Souvenir Series · Who Buys What in Japan

What Chinese Travelers Buy in Japan —
Skincare, the Twelve Magic Medicines & Premium Everything

Cosmetics · Drugstore Legends · Rice Cookers · Hokkaido Sweets


From “Bakugai” to Considered Shopping

A decade ago Japanese media coined bakugai — “explosive buying” — for the tour groups clearing electronics shelves. That era matured: today’s Chinese travelers shop with research-grade precision, guided by Xiaohongshu reviews, and the haul has shifted from rice cookers-by-the-pallet to quality-of-life goods where Japanese standards command trust: skincare, medicine, food safety, craftsmanship.


1. Skincare & Cosmetics

The anchor category. SK-II, Shiseido’s premium lines, CPB, sunscreen (Anessa by the box), and drugstore heroes like Hada Labo lotions — bought at Matsumoto Kiyoshi and Don Quijote’s tax-free counters where a passport turns 10% into instant discount. Department-store beauty floors (Isetan, Takashimaya) handle the luxury tier with Mandarin-speaking staff.
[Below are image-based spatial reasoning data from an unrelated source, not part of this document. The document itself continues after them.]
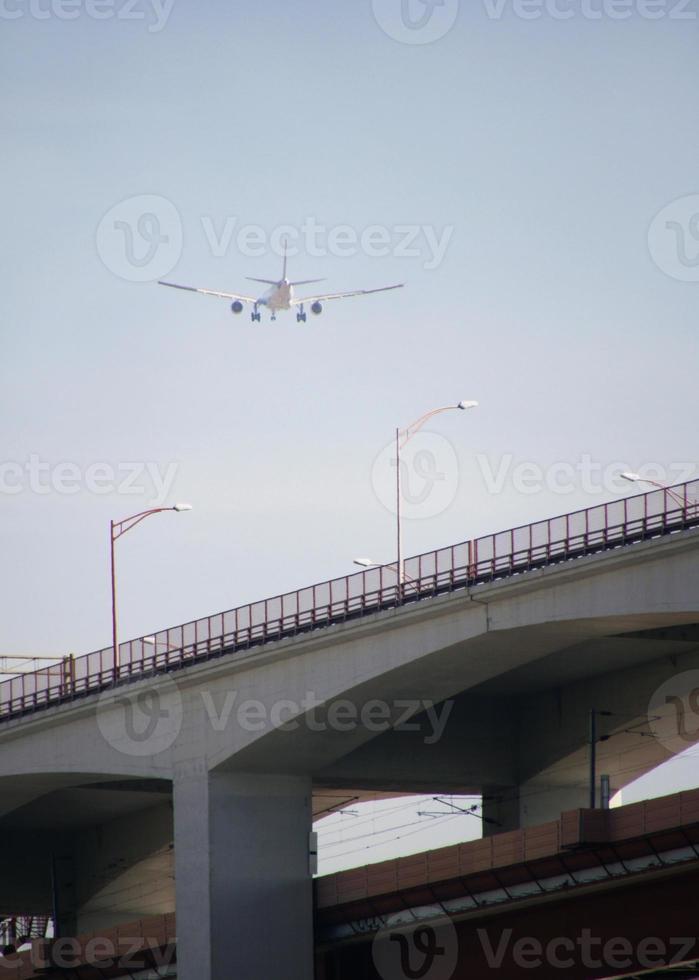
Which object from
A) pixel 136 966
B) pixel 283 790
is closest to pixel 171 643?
pixel 283 790

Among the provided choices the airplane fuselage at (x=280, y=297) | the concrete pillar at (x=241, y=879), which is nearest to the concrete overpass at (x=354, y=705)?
the concrete pillar at (x=241, y=879)

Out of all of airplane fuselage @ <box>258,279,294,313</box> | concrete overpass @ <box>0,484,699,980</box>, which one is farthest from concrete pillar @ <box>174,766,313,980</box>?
airplane fuselage @ <box>258,279,294,313</box>

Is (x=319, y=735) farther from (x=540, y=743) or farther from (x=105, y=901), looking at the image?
(x=105, y=901)

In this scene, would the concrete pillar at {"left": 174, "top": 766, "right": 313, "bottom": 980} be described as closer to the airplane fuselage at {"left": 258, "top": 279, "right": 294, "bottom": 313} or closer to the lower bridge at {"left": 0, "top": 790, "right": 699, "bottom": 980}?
the lower bridge at {"left": 0, "top": 790, "right": 699, "bottom": 980}

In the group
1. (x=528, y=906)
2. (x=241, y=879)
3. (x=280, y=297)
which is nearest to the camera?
(x=528, y=906)

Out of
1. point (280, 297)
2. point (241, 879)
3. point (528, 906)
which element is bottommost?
point (528, 906)

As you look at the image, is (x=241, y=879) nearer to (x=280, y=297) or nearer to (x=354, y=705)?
(x=354, y=705)

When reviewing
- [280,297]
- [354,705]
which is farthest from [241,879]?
[280,297]

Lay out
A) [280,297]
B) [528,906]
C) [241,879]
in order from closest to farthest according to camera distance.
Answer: [528,906] < [241,879] < [280,297]
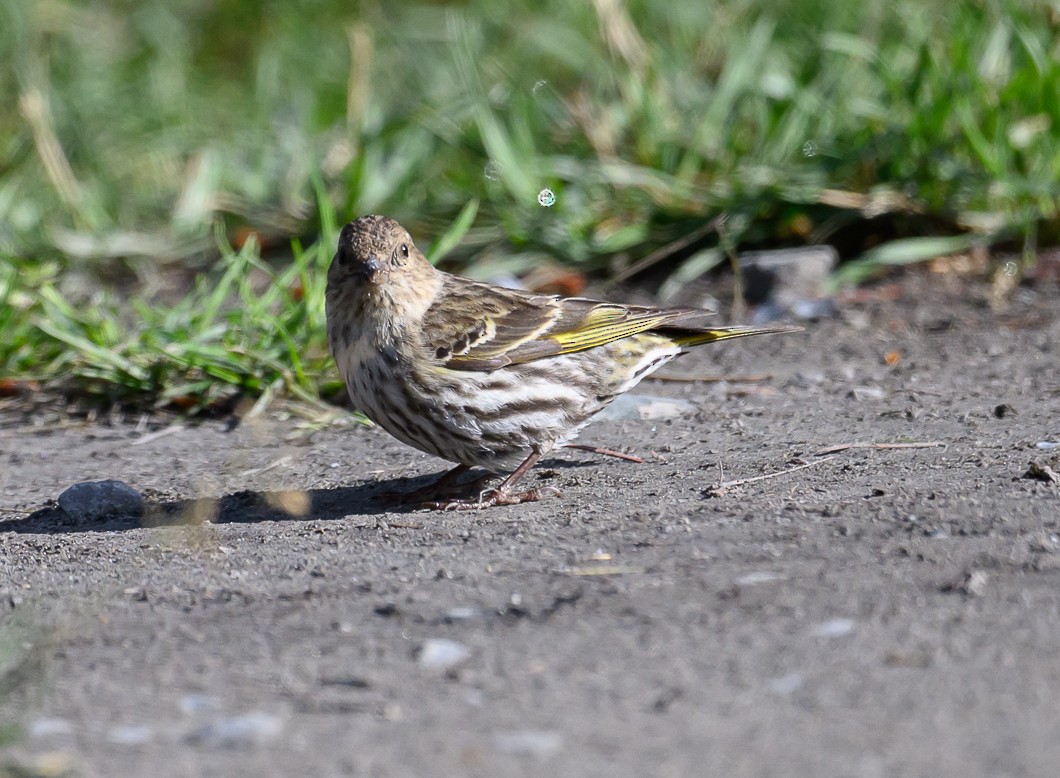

2. The Legendary Drugstore Dozen

A famous viral list of “twelve magic medicines” — Ryukakusan throat powder, EVE painkillers, Salonpas patches, Muhi bug-bite balm, Ohta’s Isan stomach powder, cooling gel sheets — still drives drugstore baskets. They work, they’re inexpensive, and they’ve become the default gift for parents and colleagues. Our drugstore souvenir guide covers the full shelf.

3. Rice Cookers, Thermoses & the Zojirushi Complex

Still real: high-end Zojirushi and Tiger rice cookers (buy the export voltage!), vacuum bottles, and Panasonic beauty devices from the big electronics floors of Bic Camera and Yodobashi — all tax-free with passport.

4. Hokkaido’s Sweet Aristocracy

Shiroi Koibito, Royce chocolate potato chips, Marusei butter sandwiches, Tokyo Banana for the Tokyo-route travelers — boxed, beautiful, and engineered for gifting. The Hokkaido sweets guide ranks them honestly.

5. Baby & Health Goods

Diapers (Merries’ reputation endures), children’s supplements, dental care — categories where “made in Japan” reads as a safety certificate.


Where Chinese Travelers Should Shop

Tax-free efficiency rules: consolidate at Don Quijote and the big drugstores to clear the ¥5,000 thresholds; electronics at Bic/Yodobashi; luxury beauty at department stores (bring your passport everywhere — see our tax-free guide). Airport duty-free works for cosmetics top-ups but stocks a fraction of the drugstore range.